A aranha no seu crochê incessante ia e vinha tirando
de dentro das entranhas a linha para o artesanato ao qual fadava-se para
sempre. Cecília pensava em Flora e naquele dia em que os estigmas delas se
encontraram. Refletia: "Para que aquele encontro?". O que sabia é que
nunca lhe haviam servido cafezinho no banco. O que sempre a recepcionou foi a
voz metálica após a trava da porta giratória. O mundo girava para todos, para
ela travava.
A amizade crescera entre elas. Viajavam, passeavam,
parecia amizade antiga, prenhe de cumplicidade e camaradagem. Cecília
interpretava o mundo da visão para Flora. Fazia-a ver a beleza de um pôr-do-sol
derramando-se sobre o mar, com suas cores de mistérios. Interpretava a
escuridão da noite com estrelas verdadeiras e falsas — as luzes dos edifícios —
misturadas no céu. Às vezes, Flora guardava a bengala-guia e apoiava-se no
braço de Cecília e perambulavam pelas calçadas. Ela tinha a sensação de que enxergava
através dos olhos da amiga. A solidão da escuridão, naqueles momentos, transformava-se
só numa triste lembrança. Dependiam-se. Por sua vez, Cecília livrava-se das
travas das portas do mundo. Os porteiros e seguranças, com salamaleques, as
abriam envoltos em piedade e puxa- saquismo. Conversavam sobre isso, às vezes,
e riam, riam e riam.
Certa feita,
jantavam numa dessas cantinas estilo italiano que Flora apreciava tanto.
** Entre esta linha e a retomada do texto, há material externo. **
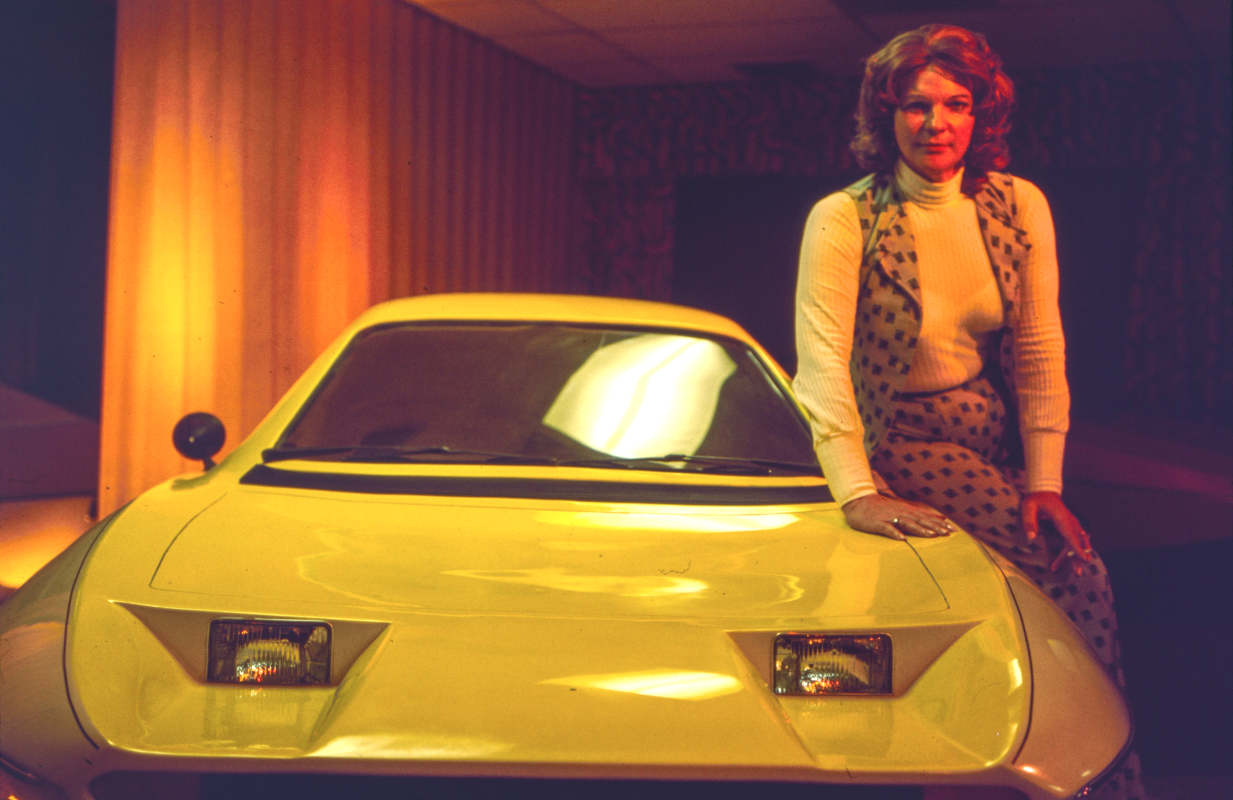 Elizabeth Carmichael poses with a prototype of The Dale. (Photo: HBO)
Conversavam sobre o sabor e o odor das iguarias. Cecília, embalada pelo torpor
do vinho, tagarelava à solta, descrevia as pessoas ao redor da mesa. Flora ria
como uma criança, redescobria o mundo. A um dado momento, pediu para a amiga
guiá-la até o banheiro. Cecília prontamente atendeu. Ao passarem por entre as
mesas um freguês do restaurante resolveu interpelar-lhes o caminho. Avançou
sobre Cecília como se ela fosse transparente. Já acostumada a isto,
preparou-se para sair da frente, dar- lhe passagem, ou seriam atropeladas pelo
homem, maior e mais forte que as duas. Colocou seu corpo protegendo o da amiga.
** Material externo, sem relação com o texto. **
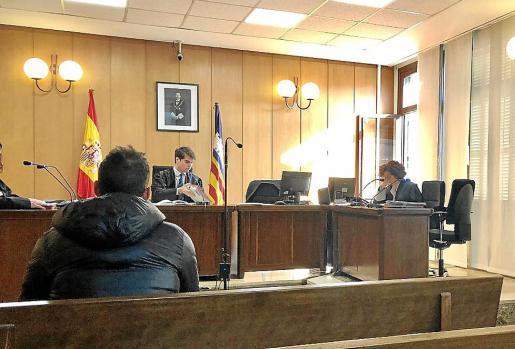 El acusado, antes del juicio en una sala del juzgado de lo Penal 3 de Palma.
Com um discreto meneio de cabeça e comunicação sutil entre olhares, o garçom
avisou ao homem que ela guiava uma cega. Desobstruiu o caminho andando de
afasto e gesticulando as mãos como quem se desculpa.
A cena se dera
na sutileza dos olhares, Flora nada percebera. No entanto, notou que a amiga ao
retornar à mesa ficou muda. Aquela alegria de quem está à vontade desvaneceu.
Mais tarde no carro, que pertencia a Flora mas era dirigido por Cecília, esta
lhe contou o ocorrido. Não riu. Não achou engraçado. Por mais que Flora perguntasse
o motivo da tristeza, ela, muda, não revelava. Nem
ela mesma, naquele momento, saberia dizer o turbilhão passado por seus
pensamentos.
A aranha, terminando sua teia, parou. Cansada da
tarefa árdua a que estava predestinada desde sempre e para o sempre. Desta teia
dependia a sua vida, breve vida das aranhas, tecendo úteis frágeis belezas
simétricas, despercebidas na voragem do cotidiano.
Beleza. Era isso! Beleza! Cecília e Flora teceram sua
amizade nas teias do viver. Transformaram o destino árduo, os estigmas, como
insistia em afirmar Flora, no prazer de ver. Isto! Ver! A aranha supera-se a
cada teia, por mais que a simetria dos fios pareça sempre a mesma.
Cecília ligou para Flora: "Alô, descobri o
segredo da teia".
Flora respondeu: "Ainda bem, eu já sabia", e
emendou: "Almoçamos amanhã".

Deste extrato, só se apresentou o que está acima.